The increase in deaths seems to be caused not by a general increase in the rate of misuse but by an increase in reckless consumption, including injection, higher doses, and drug mixtures. That behavior can be understood only in the context of personal, social, and economic circumstances, including whatever factors have been driving up drug-related deaths since the late 1970s.

The Post implies that there is a straightforward relationship between opioid prescription rates and opioid-related deaths. That is not true even if you focus on deaths involving pain pills. Between 2006 and 2012, the Post says, West Virginia received the most pills per capita, and "West Virginia also had the highest opioid death rate during this period," which was still true as of 2017, according to the CDC.

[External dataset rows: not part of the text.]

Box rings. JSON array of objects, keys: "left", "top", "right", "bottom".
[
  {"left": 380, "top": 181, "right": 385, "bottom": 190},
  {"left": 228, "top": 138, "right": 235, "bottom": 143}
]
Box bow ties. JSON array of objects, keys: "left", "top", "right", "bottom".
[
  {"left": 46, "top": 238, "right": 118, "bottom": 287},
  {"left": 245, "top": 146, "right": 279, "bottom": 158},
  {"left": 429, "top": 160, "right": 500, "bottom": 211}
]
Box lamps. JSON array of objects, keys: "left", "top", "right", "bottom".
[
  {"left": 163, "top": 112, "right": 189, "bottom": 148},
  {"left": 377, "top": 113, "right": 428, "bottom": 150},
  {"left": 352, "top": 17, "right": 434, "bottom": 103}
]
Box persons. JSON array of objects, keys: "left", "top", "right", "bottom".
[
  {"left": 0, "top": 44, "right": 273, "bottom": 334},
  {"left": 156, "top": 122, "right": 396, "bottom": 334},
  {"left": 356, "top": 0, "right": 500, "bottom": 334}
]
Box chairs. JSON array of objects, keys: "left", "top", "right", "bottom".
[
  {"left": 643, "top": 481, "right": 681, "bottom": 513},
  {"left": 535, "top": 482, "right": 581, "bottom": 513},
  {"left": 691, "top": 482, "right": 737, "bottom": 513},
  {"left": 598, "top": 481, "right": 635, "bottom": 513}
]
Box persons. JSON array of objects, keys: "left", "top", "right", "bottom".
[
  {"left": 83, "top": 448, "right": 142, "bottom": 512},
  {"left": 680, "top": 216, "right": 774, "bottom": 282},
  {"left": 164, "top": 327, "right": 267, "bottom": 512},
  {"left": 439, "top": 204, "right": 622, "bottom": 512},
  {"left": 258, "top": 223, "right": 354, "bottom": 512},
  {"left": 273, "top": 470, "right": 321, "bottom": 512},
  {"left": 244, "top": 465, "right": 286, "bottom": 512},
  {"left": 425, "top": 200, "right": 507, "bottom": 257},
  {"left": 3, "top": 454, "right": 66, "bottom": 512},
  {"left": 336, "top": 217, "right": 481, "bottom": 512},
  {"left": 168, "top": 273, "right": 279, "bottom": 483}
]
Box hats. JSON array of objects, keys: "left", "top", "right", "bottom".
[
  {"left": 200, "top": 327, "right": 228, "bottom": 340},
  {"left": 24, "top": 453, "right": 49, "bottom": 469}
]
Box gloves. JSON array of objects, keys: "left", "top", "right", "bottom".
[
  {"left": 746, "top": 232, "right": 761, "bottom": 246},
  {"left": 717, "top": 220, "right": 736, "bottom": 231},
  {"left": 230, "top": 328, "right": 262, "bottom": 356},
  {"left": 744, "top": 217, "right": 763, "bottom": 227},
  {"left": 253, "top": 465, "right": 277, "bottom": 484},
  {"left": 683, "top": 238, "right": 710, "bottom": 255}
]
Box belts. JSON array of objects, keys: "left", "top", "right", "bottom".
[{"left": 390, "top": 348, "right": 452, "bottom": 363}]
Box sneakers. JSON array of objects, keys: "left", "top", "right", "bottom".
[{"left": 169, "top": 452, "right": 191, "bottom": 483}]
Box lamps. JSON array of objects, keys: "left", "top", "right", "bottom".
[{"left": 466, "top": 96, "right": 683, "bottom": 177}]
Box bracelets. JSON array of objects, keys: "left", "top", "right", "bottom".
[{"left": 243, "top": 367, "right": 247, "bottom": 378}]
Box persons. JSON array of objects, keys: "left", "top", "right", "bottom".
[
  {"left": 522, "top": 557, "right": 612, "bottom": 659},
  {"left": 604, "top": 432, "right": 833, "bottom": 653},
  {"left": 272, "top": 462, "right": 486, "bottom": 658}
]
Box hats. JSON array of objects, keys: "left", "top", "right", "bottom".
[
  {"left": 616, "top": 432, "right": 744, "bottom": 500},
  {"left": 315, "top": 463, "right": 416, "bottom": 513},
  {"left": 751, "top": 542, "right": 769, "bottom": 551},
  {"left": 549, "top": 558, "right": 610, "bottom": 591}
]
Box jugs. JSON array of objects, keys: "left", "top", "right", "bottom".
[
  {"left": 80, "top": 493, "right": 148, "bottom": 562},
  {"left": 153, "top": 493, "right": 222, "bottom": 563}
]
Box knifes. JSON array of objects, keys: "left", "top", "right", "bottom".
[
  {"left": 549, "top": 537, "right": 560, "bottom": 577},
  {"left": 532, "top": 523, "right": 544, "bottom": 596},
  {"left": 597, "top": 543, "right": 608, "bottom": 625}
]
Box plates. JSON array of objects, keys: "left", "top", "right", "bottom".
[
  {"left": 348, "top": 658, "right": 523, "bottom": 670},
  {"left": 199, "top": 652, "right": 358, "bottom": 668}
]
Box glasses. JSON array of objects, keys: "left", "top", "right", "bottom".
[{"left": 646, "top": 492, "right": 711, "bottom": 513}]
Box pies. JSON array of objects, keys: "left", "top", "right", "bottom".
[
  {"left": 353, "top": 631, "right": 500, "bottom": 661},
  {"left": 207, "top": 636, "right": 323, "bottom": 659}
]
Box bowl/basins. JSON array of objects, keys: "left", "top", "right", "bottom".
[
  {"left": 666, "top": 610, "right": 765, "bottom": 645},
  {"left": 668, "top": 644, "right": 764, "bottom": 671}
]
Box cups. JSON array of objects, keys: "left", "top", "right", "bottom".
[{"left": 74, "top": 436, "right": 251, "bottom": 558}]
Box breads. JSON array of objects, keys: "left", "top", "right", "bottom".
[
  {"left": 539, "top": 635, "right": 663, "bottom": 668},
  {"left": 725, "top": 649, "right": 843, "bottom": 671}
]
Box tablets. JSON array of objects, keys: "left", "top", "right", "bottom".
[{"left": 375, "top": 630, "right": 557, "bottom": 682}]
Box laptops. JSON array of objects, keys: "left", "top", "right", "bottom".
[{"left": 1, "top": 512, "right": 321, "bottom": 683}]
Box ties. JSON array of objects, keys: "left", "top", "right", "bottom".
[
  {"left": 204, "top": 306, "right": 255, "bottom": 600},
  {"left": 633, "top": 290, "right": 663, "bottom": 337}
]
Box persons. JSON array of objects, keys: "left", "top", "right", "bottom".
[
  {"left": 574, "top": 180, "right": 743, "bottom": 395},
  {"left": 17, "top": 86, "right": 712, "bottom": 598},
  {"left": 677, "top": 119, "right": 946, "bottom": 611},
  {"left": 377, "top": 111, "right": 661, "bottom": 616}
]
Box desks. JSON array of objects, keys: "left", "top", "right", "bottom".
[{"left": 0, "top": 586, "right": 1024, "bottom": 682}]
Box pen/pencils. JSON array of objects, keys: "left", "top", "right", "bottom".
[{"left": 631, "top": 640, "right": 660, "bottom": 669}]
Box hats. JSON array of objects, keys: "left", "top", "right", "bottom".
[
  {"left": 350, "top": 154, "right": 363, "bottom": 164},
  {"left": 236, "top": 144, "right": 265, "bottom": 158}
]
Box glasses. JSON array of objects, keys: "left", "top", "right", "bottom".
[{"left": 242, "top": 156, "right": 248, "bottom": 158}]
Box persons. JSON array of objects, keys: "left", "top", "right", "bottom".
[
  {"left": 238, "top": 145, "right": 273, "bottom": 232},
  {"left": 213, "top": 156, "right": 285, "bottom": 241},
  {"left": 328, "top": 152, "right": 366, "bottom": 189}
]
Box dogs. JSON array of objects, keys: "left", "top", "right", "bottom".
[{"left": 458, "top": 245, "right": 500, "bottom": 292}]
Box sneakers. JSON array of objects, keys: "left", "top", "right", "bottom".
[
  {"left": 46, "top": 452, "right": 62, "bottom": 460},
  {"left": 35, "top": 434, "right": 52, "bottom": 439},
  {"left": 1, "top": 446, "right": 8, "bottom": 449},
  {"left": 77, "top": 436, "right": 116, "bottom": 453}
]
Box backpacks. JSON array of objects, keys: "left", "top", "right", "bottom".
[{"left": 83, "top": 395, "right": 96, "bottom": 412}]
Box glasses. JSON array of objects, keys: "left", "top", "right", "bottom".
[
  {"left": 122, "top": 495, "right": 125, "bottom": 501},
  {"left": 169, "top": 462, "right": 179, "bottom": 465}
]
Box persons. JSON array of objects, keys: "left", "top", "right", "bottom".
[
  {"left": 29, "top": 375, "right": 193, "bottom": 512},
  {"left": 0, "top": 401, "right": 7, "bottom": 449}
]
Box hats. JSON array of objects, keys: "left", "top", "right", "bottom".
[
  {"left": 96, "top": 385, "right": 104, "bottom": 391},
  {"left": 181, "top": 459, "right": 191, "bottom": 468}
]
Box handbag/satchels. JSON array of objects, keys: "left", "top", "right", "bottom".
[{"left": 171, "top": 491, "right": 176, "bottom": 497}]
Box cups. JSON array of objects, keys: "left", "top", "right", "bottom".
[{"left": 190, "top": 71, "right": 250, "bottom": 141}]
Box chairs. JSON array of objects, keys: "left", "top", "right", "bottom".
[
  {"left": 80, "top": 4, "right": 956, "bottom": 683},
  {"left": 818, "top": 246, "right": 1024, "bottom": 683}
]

But what about the other states that rank high in pills per capita? Of the top 10 states listed by the Post, the CDC has data on deaths involving prescription analgesics for seven. In addition to West Virginia, they are Kentucky, South Carolina, Tennessee, Nevada, Oklahoma, and Oregon, and those are not the states with the highest death rates. Within this group, Kentucky had the highest death rate in 2017 (10.2 per 100,000), but it was still lower than the rates in Maryland (11.5) and Utah (10.8), both of which had substantially lower prescription rates.

South Carolina's death rate (7.1 per 100,000) was lower than the death rates not only in Maryland and Utah but also in Connecticut (7.7), the District of Columbia (8.4), Maine (7.6), New Mexico (8.5), Ohio (8.4), and Rhode Island (8.8). Again, all those states had lower opioid prescription rates, in some cases much lower. The same pattern holds true for Tennessee, Nevada, Oklahoma, and Oregon, all of which had lower death rates than states where fewer opioids were prescribed. The disparity is especially striking for Oregon, where the rate of deaths involving pain pills was just 3.5 per 100,000, lower than the rates in most states, even though Oregonians received more opioid prescriptions per capita than 29 states and D.C.

The point is not that pain pill prescriptions have nothing to do with deaths involving pain pills. But other factors are clearly at work. How does Oregon manage to have such a low death rate even though it has a relatively high prescription rate? Why do Utah and Maryland, both of which have lower prescription rates, have death rates much higher than Oregon's? The answers to such questions could point the way to policies more nuanced and effective than the blanket demand that doctors stop prescribing so many pain pills.

[This post has been revised to correct the percentage of deaths involving pain pills that also involve other drugs, as indicated by CDC data.]